--- Start Extract to read ---

According to the MIT study, students learned more in an online course than in a traditional classroom. Teachers achieved the best results among students taught with an interactive engagement pedagogy, i.e., they learned the stuff online and were able to discuss the material with real teachers along the way.

The data is clear. Nevertheless, we think that sitting in a traditional classroom is better for us, and we pay more for the experience. Instead, we should shift towards e-learning. Thanks to the Internet, we're able to learn from the best teachers anywhere in the world. We are not limited anymore to the teachers in our local schools, who may not even know how to teach. I met great teachers for sure, but as a student, you don't have that guarantee. This profession is overly underpaid, and I know a lot of teachers who work in IT now. Who teaches the kids, then? Often, the people for which teaching is a lifelong mission or the people who weren't able to find a better job. Not good!

We should strive to level-out the differences irrespective of the school you were lucky to be in!

My vision for the learning of tomorrow

This blog post was in my mind for a longer time. Some time ago, I summarized my thoughts in a discussion to the topic on Facebook, and a few weeks later on LinkedIn.

I don't agree that people should learn inefficiently for so many years. It's a colossal waste. Today, almost everyone goes to university, and if they don't pick the right field, they will be unemployed, or they will work somewhere where their diploma isn't needed. I know many people who work in different areas than they studied. Our society, however, expects this higher level of education from everyone; it became a standard.

Thirty years ago, when you were a Master of Science and had a degree, you were highly regarded in society. Only a fraction of the population studied, and they were the best of the best. Today, if you don't have a degree, you are despised by the people. We should change that perception; a university degree should not be compulsory for everyone! We have alternatives.

--- End Extract to read ---

### Given exercise 1
Reproduce the entire passage on online learning and university education word for word.
### Given exercise 2
Transcribe, from the records, every line from the line containing "Hey, can you please pick out all the glasses" up to and including the line containing "473,239,499,260", and nothing else.
The text and the records are independent of each other and should be treated as unrelated material.

--- Start Input for this task ---

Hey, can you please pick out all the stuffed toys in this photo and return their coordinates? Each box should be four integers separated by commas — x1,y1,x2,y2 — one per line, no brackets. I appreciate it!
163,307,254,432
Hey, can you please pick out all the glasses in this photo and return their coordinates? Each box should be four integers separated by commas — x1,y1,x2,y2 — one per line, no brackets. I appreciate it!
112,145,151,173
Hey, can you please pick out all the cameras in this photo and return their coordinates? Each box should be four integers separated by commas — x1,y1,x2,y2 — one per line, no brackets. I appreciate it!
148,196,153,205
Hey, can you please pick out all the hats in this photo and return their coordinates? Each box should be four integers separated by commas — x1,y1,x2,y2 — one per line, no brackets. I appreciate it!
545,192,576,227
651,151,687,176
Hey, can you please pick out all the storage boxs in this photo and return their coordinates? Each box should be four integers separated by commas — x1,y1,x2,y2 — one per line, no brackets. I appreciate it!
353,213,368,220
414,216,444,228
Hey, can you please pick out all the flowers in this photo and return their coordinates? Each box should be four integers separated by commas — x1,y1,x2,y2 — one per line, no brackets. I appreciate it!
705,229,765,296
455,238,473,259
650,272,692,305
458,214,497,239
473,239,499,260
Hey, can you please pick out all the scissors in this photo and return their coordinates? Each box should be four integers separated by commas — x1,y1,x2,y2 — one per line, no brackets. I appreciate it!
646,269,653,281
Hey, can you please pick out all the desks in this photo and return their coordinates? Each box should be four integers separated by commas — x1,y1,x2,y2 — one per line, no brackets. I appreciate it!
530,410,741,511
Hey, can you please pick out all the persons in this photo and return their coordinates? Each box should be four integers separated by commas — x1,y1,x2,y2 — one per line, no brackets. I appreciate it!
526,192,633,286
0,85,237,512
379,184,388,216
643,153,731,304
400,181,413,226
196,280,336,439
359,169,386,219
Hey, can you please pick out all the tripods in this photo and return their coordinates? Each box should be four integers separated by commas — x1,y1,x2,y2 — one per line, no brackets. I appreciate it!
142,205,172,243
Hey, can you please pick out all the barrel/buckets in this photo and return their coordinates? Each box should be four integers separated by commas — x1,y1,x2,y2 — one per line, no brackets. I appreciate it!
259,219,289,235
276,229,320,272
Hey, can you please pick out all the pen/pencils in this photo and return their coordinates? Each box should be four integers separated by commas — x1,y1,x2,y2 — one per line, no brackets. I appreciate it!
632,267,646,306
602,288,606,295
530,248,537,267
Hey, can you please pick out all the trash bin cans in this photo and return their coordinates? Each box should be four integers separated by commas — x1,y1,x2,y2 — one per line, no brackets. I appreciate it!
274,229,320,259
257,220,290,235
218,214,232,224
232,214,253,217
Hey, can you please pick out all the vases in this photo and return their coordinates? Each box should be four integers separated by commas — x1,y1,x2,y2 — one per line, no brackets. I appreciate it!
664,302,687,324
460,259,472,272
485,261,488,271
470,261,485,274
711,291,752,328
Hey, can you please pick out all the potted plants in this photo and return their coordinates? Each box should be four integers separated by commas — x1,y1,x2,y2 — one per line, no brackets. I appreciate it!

--- End Input for this task ---

### Reply 1
According to the MIT study, students learned more in an online course than in a traditional classroom. Teachers achieved the best results among students taught with an interactive engagement pedagogy, i.e., they learned the stuff online and were able to discuss the material with real teachers along the way.

The data is clear. Nevertheless, we think that sitting in a traditional classroom is better for us, and we pay more for the experience. Instead, we should shift towards e-learning. Thanks to the Internet, we're able to learn from the best teachers anywhere in the world. We are not limited anymore to the teachers in our local schools, who may not even know how to teach. I met great teachers for sure, but as a student, you don't have that guarantee. This profession is overly underpaid, and I know a lot of teachers who work in IT now. Who teaches the kids, then? Often, the people for which teaching is a lifelong mission or the people who weren't able to find a better job. Not good!

We should strive to level-out the differences irrespective of the school you were lucky to be in!

My vision for the learning of tomorrow

This blog post was in my mind for a longer time. Some time ago, I summarized my thoughts in a discussion to the topic on Facebook, and a few weeks later on LinkedIn.

I don't agree that people should learn inefficiently for so many years. It's a colossal waste. Today, almost everyone goes to university, and if they don't pick the right field, they will be unemployed, or they will work somewhere where their diploma isn't needed. I know many people who work in different areas than they studied. Our society, however, expects this higher level of education from everyone; it became a standard.

Thirty years ago, when you were a Master of Science and had a degree, you were highly regarded in society. Only a fraction of the population studied, and they were the best of the best. Today, if you don't have a degree, you are despised by the people. We should change that perception; a university degree should not be compulsory for everyone! We have alternatives.

### Reply 2
Hey, can you please pick out all the glasses in this photo and return their coordinates? Each box should be four integers separated by commas — x1,y1,x2,y2 — one per line, no brackets. I appreciate it!
112,145,151,173
Hey, can you please pick out all the cameras in this photo and return their coordinates? Each box should be four integers separated by commas — x1,y1,x2,y2 — one per line, no brackets. I appreciate it!
148,196,153,205
Hey, can you please pick out all the hats in this photo and return their coordinates? Each box should be four integers separated by commas — x1,y1,x2,y2 — one per line, no brackets. I appreciate it!
545,192,576,227
651,151,687,176
Hey, can you please pick out all the storage boxs in this photo and return their coordinates? Each box should be four integers separated by commas — x1,y1,x2,y2 — one per line, no brackets. I appreciate it!
353,213,368,220
414,216,444,228
Hey, can you please pick out all the flowers in this photo and return their coordinates? Each box should be four integers separated by commas — x1,y1,x2,y2 — one per line, no brackets. I appreciate it!
705,229,765,296
455,238,473,259
650,272,692,305
458,214,497,239
473,239,499,260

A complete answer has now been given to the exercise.